ACTIVITY LIST:
**1)** Print the passage of the article on Rep. Bourdeaux and Georgia's coverage gap that lies between "These people include" and "a van driver.", inclusive.
**2)** In the article on Rep. Bourdeaux and Georgia's coverage gap, what job did Cynthia English need a sleep study in order to keep?
**3)** Carry on the article about Rep. Bourdeaux and Georgia's coverage gap, starting after its final sentence.

EXTRACTED TEXT:
————————
Rep. Bourdeaux says Dems’ bill would be ‘game changer’ for Georgia, uninsured

U.S. Rep. Carolyn Bourdeaux (D-Ga.) said Monday that the health insurance provisions in the social policy and climate change bill pending in Congress would be a “game changer’’ for Georgia.

The $1.7 trillion legislative package, which recently passed the U.S. House, would offer coverage in the health insurance exchange for hundreds of thousands of Georgia residents caught in the “coverage gap.”

Bourdeaux

These people include Cynthia English, 46, of Albany. She is uninsured and has diabetes, hypertension and sciatica. She gets care at an local charity clinic but needs a sleep study in order to keep a job as a van driver.

“I have to pay for it out of pocket’’ and can’t afford the cost, English said Monday. “I ended up having to leave my job.”

That coverage gap group – in Georgia and the other 11 states that haven’t expanded Medicaid – make too much to qualify for regular Medicaid, but not enough to qualify currently for subsidized coverage in the insurance exchanges, created under the Affordable Care Act.

Bourdeaux, who lives in Gwinnett County and represents a district that includes several northern Atlanta suburbs, has pushed to close that gap in her first year in Congress, calling it “an opportunity and a moral mandate.”

She said at a Lawrenceville press conference Monday that the Build Back Better legislation would represent the “most significant expansion of health care’’ since the ACA’s passage in 2010.

It would provide a Medicaid expansion “workaround” that would offer insurance to poor people through the exchange instead of through Medicaid.  States could not block the coverage expansion because it falls outside of Medicaid, which is jointly funded by the federal and state governments.
————————
RECORD EXCERPTS:
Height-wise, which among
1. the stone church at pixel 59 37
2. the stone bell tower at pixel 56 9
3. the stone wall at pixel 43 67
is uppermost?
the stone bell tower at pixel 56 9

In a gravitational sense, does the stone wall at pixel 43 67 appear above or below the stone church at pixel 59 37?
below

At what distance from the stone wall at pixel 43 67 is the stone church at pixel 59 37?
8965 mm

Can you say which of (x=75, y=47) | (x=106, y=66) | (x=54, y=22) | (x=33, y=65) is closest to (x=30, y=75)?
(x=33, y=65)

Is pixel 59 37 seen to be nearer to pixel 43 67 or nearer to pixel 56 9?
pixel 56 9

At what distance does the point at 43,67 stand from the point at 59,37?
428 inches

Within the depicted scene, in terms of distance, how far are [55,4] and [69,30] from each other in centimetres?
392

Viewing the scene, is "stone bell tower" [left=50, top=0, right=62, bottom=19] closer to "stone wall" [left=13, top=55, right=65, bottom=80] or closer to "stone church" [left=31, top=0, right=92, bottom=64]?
————————
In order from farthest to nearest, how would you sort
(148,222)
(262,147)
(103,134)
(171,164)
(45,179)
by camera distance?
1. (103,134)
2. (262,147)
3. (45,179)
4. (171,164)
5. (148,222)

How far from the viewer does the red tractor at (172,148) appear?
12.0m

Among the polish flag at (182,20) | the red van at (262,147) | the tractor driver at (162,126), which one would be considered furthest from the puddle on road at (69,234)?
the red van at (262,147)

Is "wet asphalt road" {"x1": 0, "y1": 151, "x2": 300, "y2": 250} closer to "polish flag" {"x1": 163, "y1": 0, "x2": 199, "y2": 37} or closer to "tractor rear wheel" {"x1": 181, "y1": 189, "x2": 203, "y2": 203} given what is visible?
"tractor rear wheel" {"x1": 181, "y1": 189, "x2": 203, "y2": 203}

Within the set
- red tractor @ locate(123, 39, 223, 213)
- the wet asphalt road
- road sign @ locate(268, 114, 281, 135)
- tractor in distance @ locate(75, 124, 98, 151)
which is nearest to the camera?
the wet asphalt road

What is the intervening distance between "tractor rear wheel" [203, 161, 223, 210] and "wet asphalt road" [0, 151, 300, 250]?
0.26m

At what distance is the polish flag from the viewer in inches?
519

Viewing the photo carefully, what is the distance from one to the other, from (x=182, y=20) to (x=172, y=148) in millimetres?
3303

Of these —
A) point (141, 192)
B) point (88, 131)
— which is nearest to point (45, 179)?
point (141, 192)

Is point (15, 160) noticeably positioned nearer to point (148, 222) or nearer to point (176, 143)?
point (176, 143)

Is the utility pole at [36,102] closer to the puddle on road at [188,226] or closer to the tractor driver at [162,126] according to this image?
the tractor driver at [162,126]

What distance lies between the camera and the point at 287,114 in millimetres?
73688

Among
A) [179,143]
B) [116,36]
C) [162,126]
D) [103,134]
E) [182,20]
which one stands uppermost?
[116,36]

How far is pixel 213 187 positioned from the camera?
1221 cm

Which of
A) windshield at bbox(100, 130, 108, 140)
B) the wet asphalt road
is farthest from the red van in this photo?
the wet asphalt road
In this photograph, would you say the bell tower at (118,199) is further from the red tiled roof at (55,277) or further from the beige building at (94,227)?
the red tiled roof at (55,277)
————————
ANSWERS TO THIS EXERCISE:
**1)**
These people include Cynthia English, 46, of Albany. She is uninsured and has diabetes, hypertension and sciatica. She gets care at an local charity clinic but needs a sleep study in order to keep a job as a van driver.

**2)** A job as a van driver.

**3)**
An estimated 60% of those caught in that Medicaid coverage gap are Black or Hispanic, according to the Center on Budget and Policy Priorities.

Gov. Brian Kemp and fellow Republican leaders have pushed for federal approval of a Medicaid waiver in Georgia that would extend coverage for poor residents, but only if they work 40 hours a month or fulfill one of various alternative requirements. The Biden administration has so far been cool to those proposed requirements.

Prospects for the Build Back Better bill in the U.S. Senate are difficult to assess. With a 50-50 split in the chamber, the Democrats can’t afford to lose a single vote.

U.S. Sen. Joe Manchin (D-W.Va.) has demanded some changes, including eliminating a new four-week paid family and medical leave program, according to the New York Times.

But Bourdeaux said Monday that she is “very optimistic” that the health care provisions will remain in the bill. Manchin has signed off on those portions of the bill, she said.

Besides the new insurance coverage, other health care provisions would:

** Extend the more generous subsidies for people who buy insurance through the exchange.

** Guarantee a year of Medicaid coverage for eligible women after they give birth

** Allow Medicare coverage for hearing aids.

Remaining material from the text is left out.